#### Aim of the task
Reproduce the items below verbatim, starting at the line that contains "From this provided" and ending with the last of the items. Omit the pictures from your answer.

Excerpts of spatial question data
□ □ □ □ □
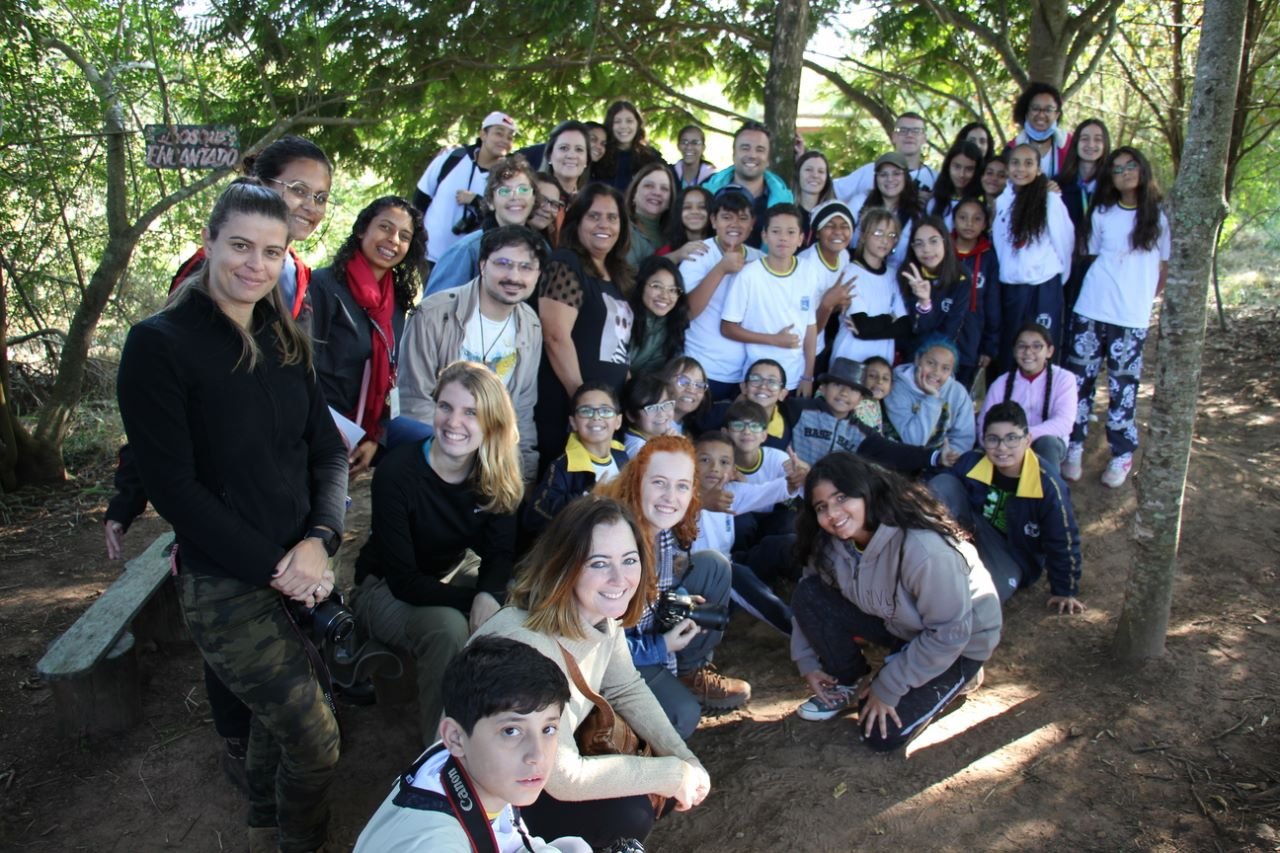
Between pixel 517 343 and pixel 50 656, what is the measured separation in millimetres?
2313

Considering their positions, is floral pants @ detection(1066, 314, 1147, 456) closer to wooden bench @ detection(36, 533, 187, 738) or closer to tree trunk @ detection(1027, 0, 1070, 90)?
tree trunk @ detection(1027, 0, 1070, 90)

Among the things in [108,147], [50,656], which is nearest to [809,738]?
[50,656]

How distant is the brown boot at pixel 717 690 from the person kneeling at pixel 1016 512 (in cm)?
146

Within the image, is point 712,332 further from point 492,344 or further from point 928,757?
point 928,757

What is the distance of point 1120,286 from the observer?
17.7ft

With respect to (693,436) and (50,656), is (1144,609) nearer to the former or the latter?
(693,436)

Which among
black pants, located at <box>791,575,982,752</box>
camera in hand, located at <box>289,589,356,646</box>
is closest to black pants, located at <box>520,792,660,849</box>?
camera in hand, located at <box>289,589,356,646</box>

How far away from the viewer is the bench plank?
3535mm

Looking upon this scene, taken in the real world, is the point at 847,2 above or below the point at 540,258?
above

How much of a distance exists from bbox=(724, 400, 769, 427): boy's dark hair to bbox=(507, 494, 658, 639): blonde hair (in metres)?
1.93

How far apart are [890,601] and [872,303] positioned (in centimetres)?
243

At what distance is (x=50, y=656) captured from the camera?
11.9ft

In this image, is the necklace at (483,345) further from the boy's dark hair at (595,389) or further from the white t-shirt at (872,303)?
the white t-shirt at (872,303)

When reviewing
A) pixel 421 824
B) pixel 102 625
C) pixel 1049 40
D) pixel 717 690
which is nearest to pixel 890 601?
pixel 717 690
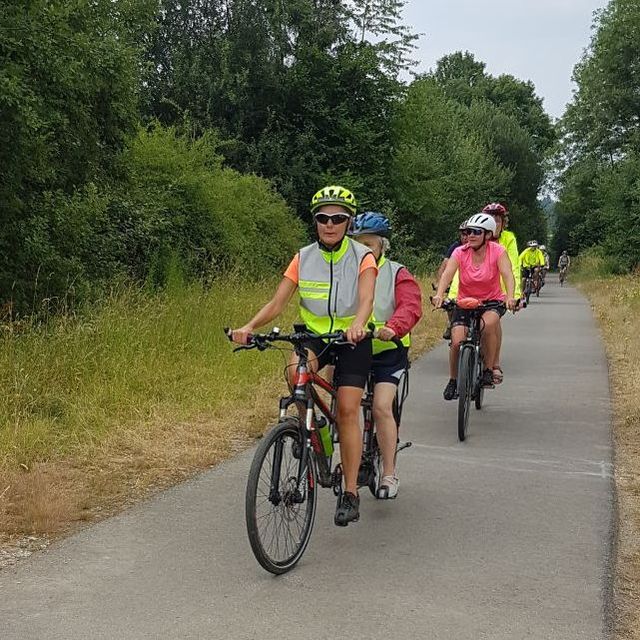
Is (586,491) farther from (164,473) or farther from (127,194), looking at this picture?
(127,194)

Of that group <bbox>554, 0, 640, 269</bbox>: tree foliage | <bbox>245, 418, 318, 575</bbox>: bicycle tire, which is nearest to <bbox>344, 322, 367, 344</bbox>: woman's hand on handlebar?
<bbox>245, 418, 318, 575</bbox>: bicycle tire

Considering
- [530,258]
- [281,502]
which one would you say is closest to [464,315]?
[281,502]

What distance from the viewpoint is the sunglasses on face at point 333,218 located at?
481 cm

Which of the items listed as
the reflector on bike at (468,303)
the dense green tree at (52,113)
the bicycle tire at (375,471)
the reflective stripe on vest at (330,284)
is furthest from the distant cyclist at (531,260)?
the reflective stripe on vest at (330,284)

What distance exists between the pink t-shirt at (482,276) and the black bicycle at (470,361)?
172 mm

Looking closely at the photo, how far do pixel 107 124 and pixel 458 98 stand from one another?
67.0 metres

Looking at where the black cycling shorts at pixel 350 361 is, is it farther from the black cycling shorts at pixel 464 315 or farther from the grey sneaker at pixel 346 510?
the black cycling shorts at pixel 464 315

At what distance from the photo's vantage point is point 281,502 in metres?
4.53

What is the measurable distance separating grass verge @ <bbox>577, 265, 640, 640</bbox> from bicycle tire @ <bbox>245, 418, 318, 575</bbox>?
5.06ft

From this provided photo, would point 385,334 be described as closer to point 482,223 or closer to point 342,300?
point 342,300

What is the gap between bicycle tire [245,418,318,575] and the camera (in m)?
4.25

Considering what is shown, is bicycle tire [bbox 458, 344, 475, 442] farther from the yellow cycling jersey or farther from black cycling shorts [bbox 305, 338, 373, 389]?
the yellow cycling jersey

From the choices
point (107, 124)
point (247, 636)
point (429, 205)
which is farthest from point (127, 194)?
point (429, 205)

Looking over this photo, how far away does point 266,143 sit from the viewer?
2836 cm
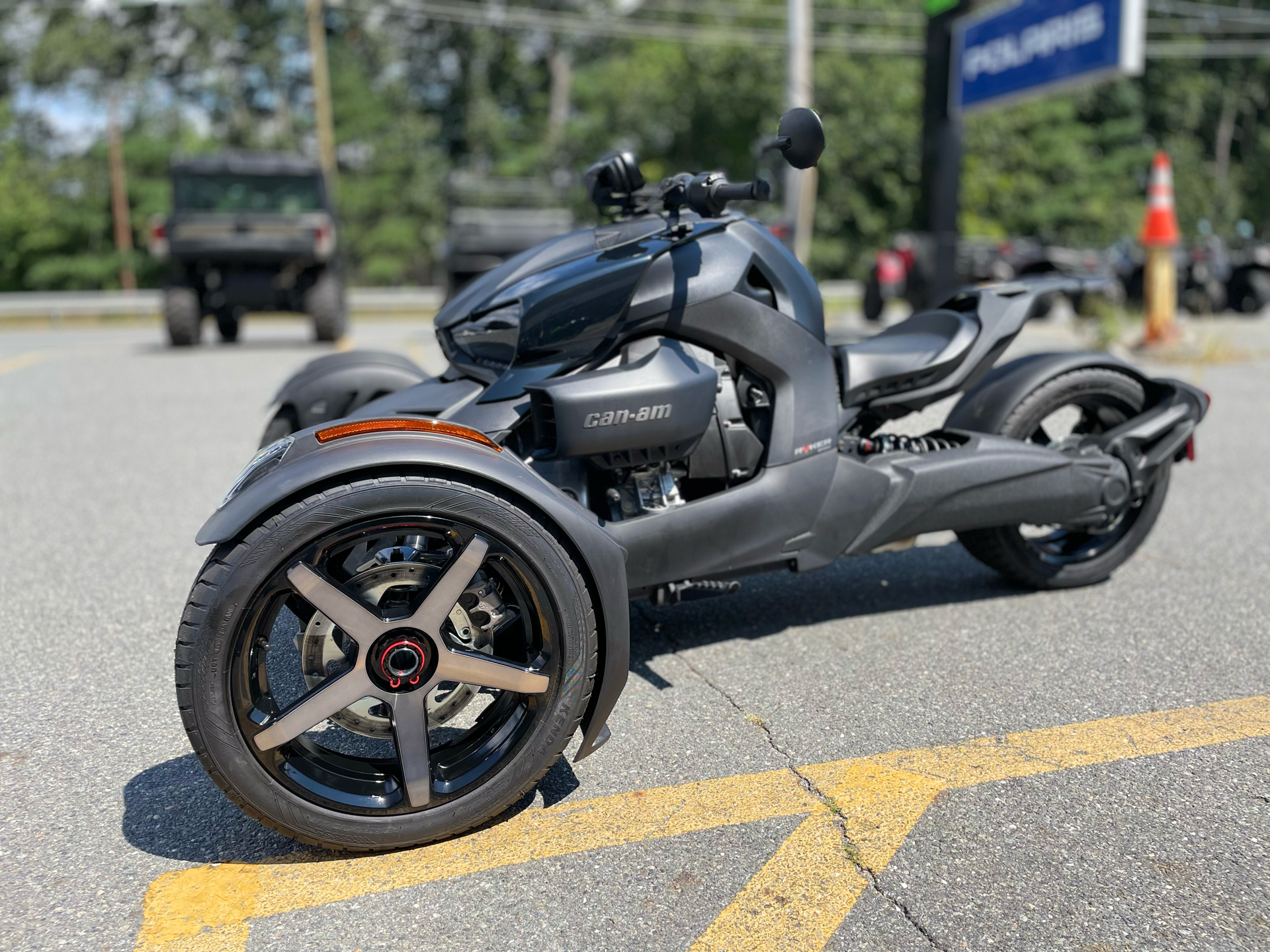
□ □ □ □ □
#### The completed task
From this provided photo, would point 385,334 be described as closer to point 482,223 or closer to point 342,300?
point 342,300

What is the gap between bicycle tire [245,418,318,575] and the camera (in m)?
4.25

Considering what is shown, is bicycle tire [bbox 458, 344, 475, 442] farther from the yellow cycling jersey or farther from black cycling shorts [bbox 305, 338, 373, 389]?
the yellow cycling jersey

From the choices
point (107, 124)
point (247, 636)
point (429, 205)
which is farthest from point (127, 194)?
point (429, 205)

Looking over this photo, how far away does point 266,143 sit from the viewer?
2836 cm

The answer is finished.